Our system of funding political campaigns is systematically corrupt. The people operating within this system are not doing anything illegal or necessarily immoral. All representatives have to operate within this system to be representatives. This system of campaign funding was created not by design, but by default. The unelected justices on the Supreme Court have over the years stripped away at our ability to fight the corruption caused by the way money moves in politics. Our legislators have responded by shifting their focus. Like the pigeons in Skinner’s box, they have learned where to peck to receive the sustenance they need. Running political campaigns costs money. They have to turn to the funders for that money. As a result, the funders have their ears. We have representatives who, for all intents and purposes, represent their funders, instead of the people. And the people are not their funders. This is not the Republic the founders intended.
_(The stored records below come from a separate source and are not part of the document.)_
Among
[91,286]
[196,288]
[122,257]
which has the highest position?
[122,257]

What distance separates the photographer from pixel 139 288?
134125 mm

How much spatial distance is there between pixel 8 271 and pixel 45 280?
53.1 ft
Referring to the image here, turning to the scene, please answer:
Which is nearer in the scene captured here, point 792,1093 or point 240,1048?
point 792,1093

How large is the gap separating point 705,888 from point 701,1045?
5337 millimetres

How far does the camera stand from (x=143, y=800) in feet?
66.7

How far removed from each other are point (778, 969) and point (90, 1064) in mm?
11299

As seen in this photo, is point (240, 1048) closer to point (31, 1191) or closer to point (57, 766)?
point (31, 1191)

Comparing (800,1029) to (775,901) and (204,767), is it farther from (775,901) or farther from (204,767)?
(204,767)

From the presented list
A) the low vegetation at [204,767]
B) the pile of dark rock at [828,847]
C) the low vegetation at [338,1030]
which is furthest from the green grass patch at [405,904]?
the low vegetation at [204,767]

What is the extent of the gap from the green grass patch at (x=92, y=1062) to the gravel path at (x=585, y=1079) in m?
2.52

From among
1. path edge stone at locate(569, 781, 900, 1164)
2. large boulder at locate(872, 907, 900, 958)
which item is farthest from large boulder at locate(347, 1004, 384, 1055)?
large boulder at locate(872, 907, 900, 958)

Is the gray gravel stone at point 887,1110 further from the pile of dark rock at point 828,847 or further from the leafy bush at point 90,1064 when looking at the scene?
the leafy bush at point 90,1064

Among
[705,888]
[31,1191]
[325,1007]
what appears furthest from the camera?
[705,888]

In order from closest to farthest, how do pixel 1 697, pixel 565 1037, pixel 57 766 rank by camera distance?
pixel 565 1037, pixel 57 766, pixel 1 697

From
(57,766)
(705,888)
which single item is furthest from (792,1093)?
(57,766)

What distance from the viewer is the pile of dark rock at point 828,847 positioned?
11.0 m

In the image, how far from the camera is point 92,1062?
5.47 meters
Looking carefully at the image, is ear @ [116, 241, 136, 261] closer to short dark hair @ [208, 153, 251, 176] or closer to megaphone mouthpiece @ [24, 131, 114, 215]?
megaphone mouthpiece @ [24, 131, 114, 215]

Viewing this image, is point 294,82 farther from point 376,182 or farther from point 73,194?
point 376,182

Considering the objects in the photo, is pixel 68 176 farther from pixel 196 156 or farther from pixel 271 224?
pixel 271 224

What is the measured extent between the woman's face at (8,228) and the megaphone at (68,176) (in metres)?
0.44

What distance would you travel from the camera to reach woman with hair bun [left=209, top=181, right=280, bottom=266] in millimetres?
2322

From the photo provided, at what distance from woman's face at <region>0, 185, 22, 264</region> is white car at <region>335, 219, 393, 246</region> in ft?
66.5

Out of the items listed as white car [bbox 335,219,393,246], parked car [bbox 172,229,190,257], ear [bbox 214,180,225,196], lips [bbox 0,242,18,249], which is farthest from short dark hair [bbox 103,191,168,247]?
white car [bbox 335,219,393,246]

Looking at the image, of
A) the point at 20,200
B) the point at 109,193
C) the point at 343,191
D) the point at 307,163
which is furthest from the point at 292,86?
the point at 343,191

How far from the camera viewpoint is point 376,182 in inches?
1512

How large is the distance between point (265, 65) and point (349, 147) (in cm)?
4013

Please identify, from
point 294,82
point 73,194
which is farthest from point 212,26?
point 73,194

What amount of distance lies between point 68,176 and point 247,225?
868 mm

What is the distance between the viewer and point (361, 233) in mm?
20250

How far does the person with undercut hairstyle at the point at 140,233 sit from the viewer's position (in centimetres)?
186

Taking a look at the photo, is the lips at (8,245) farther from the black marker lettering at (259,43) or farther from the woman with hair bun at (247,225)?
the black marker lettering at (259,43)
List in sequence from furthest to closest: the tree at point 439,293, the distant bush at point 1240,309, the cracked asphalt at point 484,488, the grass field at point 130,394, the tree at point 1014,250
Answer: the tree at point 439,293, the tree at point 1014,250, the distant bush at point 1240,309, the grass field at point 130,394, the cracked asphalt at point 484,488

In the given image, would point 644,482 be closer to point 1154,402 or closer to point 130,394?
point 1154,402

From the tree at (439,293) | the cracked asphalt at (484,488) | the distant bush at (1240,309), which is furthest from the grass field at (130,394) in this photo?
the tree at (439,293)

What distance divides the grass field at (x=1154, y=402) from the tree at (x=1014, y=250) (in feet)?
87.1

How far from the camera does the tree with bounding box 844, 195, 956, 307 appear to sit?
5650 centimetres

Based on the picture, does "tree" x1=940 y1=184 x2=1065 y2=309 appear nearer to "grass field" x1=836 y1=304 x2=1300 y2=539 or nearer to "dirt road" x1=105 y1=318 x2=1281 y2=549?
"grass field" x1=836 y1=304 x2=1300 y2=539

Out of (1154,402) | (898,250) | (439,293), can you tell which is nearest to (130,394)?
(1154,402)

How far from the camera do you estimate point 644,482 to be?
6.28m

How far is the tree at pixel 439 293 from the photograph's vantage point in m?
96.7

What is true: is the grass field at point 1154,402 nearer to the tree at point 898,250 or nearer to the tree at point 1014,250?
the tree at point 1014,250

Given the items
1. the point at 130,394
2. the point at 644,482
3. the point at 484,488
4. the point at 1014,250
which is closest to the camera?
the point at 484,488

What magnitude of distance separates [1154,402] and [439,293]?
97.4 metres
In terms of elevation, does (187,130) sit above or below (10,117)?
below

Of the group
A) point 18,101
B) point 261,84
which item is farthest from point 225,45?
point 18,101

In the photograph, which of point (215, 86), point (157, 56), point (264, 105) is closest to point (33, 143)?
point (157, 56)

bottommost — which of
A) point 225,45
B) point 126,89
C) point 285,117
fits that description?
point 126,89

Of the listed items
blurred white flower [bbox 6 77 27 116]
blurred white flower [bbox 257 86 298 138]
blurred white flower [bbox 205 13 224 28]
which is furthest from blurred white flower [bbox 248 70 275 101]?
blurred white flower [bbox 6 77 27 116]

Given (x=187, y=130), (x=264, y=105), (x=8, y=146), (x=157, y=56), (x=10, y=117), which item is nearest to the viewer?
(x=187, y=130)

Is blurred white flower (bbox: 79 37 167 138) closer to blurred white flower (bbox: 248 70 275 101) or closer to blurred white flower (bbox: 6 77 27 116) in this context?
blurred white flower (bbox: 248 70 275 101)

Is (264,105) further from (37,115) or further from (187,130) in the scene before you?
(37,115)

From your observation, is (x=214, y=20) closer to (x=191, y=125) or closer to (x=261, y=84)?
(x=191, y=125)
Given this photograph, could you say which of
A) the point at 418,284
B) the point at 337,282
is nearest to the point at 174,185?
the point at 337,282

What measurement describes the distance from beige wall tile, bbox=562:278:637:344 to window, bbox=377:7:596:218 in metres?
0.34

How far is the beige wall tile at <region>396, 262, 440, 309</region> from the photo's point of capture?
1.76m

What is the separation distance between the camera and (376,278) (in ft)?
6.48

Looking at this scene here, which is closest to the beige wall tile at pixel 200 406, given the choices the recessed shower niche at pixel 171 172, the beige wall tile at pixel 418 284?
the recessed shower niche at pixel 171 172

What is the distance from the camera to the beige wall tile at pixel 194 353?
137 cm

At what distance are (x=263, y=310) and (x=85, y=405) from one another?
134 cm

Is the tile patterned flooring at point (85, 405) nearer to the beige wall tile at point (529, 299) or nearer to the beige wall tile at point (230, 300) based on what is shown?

There is a comprehensive set of reforms that could largely remedy this; it is called the American Anti-Corruption Act. A very abbreviated summary of these reforms will appear as a question on the ballots of Genoa Township residents. This non-binding question gives citizens the opportunity to publicly and officially state, “Yes, I support these types of corruption-fighting measures.”
Genoa resident Shannon Wilde, with help from Represent.Us, the grassroots corruption-fighting group of which she is a member, is largely responsible for this effort. She is a citizen fighting to restore representative democracy in the U.S. I urge Genoa Township residents to stand with her and against corruption on Nov. 4.